The Allied advance had liberated tiny Luxembourg from the Nazis in September 1944. While it remained near the front due to the presence of the Siegfried Line of German defenses just across the Our River, Luxembourg became a rear area rest, recreation, and recuperation zone for U.S. military units that were coming off the line. There the troops would be able to sleep indoors until noon, heal from their wounds, take showers, eat three square meals a day, and put some weight back on. The units would be issued fresh uniforms and new equipment, and decimated formations would begin filling up with replacements just arriving from the States. There were even outdoor theaters that played movies in advance of them being shown back in the States. Westerns were very popular.

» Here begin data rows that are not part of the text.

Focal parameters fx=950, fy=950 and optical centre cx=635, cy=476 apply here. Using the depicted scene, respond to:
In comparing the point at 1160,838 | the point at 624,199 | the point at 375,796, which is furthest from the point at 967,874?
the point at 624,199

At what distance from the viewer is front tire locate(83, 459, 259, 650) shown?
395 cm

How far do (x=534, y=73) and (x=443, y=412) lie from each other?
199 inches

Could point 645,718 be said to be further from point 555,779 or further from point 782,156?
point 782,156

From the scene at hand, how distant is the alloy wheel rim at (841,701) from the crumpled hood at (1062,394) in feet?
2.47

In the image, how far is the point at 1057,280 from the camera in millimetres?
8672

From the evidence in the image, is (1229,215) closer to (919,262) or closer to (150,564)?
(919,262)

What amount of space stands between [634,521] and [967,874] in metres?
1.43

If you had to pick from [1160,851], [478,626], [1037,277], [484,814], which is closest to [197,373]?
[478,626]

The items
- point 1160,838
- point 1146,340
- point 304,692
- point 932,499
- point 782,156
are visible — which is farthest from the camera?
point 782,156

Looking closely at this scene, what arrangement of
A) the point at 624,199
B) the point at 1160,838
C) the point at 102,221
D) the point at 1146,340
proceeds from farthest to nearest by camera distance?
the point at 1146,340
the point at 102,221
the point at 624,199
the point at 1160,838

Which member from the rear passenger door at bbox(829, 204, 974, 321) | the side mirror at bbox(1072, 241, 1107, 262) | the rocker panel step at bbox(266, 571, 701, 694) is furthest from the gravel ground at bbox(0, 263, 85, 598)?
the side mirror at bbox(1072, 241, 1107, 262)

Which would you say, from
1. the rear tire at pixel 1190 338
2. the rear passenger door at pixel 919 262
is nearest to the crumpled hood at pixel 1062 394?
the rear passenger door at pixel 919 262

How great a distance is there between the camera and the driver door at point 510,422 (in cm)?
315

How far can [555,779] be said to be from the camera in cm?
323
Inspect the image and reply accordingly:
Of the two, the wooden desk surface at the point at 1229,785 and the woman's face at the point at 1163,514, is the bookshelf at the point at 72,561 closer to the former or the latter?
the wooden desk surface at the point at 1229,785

On November 20, the 28th Infantry Division arrived in Munshausen after the desperate and bloody fighting in the Hurtgen Forest.  The 28th was known as the Keystone Division, comprised of Pennsylvanian National Guard units, which wore on their shoulder the “Keystone” the official symbol of Pennsylvania.  To the Germans who fought against them in the Hurtgen Forest, their insignia came to be known as “The Bloody Bucket.”

Cover of the 28th Division History “28th Roll On”

Arriving in the village, the troops were billeted in tents and even the homes of the local villagers who were grateful to be released from the nightmare of more than four years of German occupation, and had welcomed the Americans as their liberators.

There was a considerable language barrier to be overcome. Though Luxembourg is a tiny country, its citizens speak three languages as the country had been passed back and forth between France in Germany over many centuries of conflict. In parts of the country, they speak German and in others French.  There is also an official language known as Luxembourgish that is supposed to be common to all.